* Extrait fourni
________________

Leurs guerres... ...nos morts
Dossier central du Lot en Action n°96 (décembre 2015-janvier 2016), par Bluboux, mis en ligne le 23 mars 2016
L'attentat contre Charlie a plongé la société française dans la stupeur. L'émotion qu'il a suscitée, partagée par la plupart des habitants de notre pays, aurait logiquement dû amener les citoyens à constater que nous sommes en guerre et à poser aux femmes et aux hommes politiques, à l’État, les questions qui s'imposent. Pourquoi cette guerre ? Doit-on la mener et si oui comment ? Avec qui ? Pour obtenir quoi et quel en sera le prix, en termes de sécurité et de démocratie ? Ces questions n'ont pas été posées et aucun débat n'a eu lieu. Les attentats du vendredi 13 novembre à Paris ne sont qu'un acte de guerre de plus et il est malheureusement fort probable qu'il y en ait beaucoup d'autres en France et en Europe dans les mois, voire les années à venir, et certainement beaucoup plus meurtriers. Après le 13 novembre, ces questions se posent avec encore plus d'acuité et d'insistance, mais toujours pas de réponse et encore moins de débat… Les médias de masse déversent leur flot d'images renforçant les peurs, surfant sur l'émotion, les politiques s'accordent presque à l'unanimité pour s'engager sur la voie de réponses sécuritaires : état d'urgence (voir l'article « Émotion, colère… État d'urgence ! » de ce dossier), mise en place d'outils de surveillance, contrôle des frontières, renforcement des bombardements en Syrie.

________________

* Extrait des données
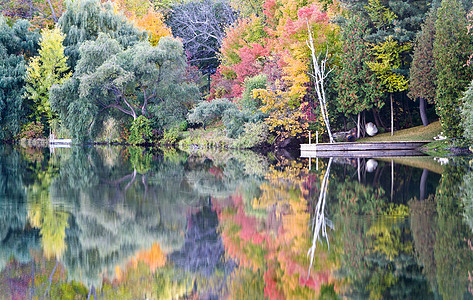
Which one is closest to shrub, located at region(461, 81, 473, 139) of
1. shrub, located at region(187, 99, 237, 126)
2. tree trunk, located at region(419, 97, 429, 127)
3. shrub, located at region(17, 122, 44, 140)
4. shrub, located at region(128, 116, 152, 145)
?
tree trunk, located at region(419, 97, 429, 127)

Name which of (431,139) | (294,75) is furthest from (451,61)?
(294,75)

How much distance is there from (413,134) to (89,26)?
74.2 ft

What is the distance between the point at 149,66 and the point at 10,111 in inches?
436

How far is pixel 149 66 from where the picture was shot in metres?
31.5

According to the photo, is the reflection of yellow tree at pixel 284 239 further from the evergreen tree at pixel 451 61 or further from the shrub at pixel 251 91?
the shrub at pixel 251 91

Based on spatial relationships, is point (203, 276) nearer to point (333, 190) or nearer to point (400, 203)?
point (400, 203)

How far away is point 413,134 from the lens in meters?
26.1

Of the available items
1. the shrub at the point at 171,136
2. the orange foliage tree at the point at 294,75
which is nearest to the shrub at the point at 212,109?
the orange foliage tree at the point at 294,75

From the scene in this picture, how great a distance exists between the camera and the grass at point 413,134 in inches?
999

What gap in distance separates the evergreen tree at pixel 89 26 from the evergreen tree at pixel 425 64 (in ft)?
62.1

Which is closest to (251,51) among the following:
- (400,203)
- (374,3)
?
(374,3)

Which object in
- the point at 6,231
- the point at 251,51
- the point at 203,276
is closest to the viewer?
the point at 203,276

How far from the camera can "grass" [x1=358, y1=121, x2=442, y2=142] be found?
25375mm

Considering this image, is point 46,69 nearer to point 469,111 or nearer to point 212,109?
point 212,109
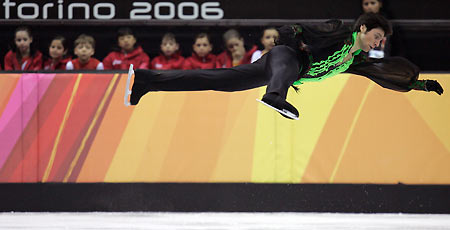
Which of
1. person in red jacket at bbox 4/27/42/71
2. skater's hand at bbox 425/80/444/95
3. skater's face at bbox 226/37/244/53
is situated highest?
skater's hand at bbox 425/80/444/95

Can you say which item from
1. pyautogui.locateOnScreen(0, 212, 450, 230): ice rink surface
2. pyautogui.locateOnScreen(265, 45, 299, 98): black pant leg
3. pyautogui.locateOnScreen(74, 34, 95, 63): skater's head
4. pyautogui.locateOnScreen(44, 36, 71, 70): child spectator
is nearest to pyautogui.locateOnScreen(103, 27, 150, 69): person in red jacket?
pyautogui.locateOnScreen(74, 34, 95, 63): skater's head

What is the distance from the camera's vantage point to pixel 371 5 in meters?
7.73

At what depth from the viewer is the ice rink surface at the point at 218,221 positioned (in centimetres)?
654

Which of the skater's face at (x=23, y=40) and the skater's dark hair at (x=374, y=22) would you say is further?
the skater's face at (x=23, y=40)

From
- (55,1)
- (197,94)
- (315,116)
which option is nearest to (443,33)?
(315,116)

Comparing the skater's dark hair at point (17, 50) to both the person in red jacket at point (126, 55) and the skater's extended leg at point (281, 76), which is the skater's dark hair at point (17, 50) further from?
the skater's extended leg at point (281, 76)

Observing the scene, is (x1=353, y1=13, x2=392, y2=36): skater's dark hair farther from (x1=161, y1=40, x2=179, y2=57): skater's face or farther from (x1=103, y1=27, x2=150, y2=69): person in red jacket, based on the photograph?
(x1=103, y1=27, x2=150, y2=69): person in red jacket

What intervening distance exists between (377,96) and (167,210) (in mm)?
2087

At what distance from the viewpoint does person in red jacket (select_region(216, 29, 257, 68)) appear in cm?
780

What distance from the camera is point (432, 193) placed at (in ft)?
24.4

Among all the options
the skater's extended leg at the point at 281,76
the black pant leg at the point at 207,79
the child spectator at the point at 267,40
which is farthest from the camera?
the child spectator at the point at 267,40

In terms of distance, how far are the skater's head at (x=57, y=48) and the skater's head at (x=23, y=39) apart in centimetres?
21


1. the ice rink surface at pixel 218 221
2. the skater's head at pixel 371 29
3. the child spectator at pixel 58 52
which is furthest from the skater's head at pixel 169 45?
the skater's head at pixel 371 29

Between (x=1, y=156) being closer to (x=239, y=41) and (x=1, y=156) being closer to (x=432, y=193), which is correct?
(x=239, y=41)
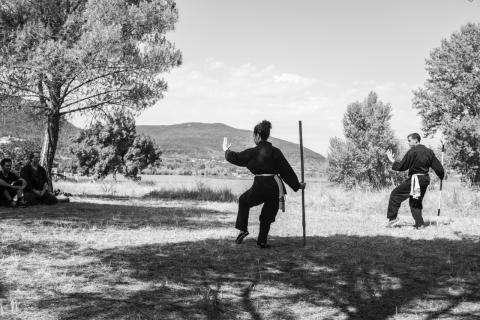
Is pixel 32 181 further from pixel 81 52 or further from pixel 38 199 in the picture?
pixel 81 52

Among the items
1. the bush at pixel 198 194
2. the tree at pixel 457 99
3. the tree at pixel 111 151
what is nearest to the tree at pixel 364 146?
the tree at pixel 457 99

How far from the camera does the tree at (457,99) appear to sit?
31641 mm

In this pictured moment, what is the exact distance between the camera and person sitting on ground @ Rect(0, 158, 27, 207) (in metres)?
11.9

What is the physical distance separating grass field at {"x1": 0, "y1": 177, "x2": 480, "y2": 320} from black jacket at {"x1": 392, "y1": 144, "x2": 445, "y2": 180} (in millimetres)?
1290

________________

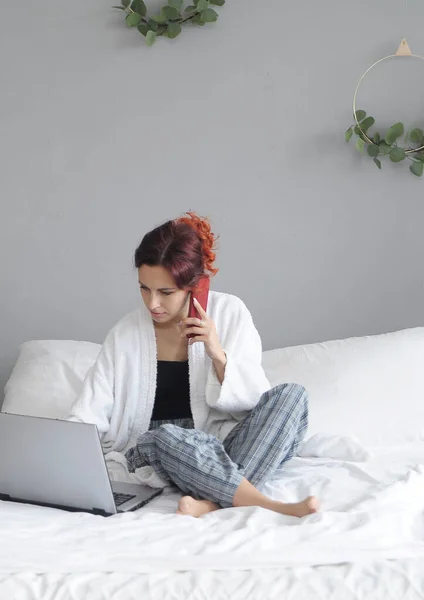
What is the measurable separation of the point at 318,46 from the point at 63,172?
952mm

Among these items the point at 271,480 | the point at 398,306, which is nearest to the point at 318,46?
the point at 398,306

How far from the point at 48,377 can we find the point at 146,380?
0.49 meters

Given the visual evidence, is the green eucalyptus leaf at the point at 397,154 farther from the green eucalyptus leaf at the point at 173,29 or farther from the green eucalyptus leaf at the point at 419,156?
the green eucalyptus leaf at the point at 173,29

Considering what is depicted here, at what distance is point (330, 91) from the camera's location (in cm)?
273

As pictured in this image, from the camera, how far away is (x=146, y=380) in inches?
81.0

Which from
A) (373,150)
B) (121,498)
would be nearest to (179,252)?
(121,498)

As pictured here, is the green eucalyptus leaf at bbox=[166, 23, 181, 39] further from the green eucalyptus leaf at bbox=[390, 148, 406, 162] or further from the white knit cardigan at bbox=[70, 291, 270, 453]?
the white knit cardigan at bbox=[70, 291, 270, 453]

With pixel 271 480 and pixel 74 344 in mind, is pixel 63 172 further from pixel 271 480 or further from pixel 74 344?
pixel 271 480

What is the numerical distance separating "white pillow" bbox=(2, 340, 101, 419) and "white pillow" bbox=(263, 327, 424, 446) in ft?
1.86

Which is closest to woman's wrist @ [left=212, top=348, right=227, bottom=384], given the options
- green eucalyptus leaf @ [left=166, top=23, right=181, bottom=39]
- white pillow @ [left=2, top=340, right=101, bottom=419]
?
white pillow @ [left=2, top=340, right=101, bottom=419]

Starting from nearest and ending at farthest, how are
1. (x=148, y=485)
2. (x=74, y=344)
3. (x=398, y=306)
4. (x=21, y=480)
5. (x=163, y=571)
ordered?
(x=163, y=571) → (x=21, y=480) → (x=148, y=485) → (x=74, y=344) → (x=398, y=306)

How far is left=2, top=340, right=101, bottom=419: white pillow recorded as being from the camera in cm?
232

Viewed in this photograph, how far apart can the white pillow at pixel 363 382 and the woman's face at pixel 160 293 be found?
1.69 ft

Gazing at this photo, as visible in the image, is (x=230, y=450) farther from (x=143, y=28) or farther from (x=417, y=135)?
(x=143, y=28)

________________

* Exercices écrits
(1) Répondez à ces questions d'après l'extrait fourni.
(a) Dans quel numéro du Lot en Action ce dossier a-t-il paru ?
(b) Quel jour de la semaine a eu lieu l'attentat du 13 novembre à Paris ?
(c) Quel article du dossier l'auteur cite-t-il au sujet de l'état d'urgence ?
(2) Dites si chaque affirmation est conforme à l'extrait fourni, en citant les mots qui le montrent.
(a) Un débat a eu lieu après l'attentat contre Charlie.
(b) Les politiques s'accordent presque tous sur des réponses sécuritaires.
(c) L'auteur juge peu probable que d'autres attentats frappent la France.
Les items ne servent à rien pour cet exercice.

* Corrigé des exercices
(1)
(a) Le n°96 (décembre 2015-janvier 2016).
(b) Un vendredi.
(c) L'article « Émotion, colère… État d'urgence ! ».

(2)
(a) Non : « Ces questions n'ont pas été posées et aucun débat n'a eu lieu. »
(b) Oui : « les politiques s'accordent presque à l'unanimité pour s'engager sur la voie de réponses sécuritaires ».
(c) Non : « il est malheureusement fort probable qu'il y en ait beaucoup d'autres en France et en Europe ».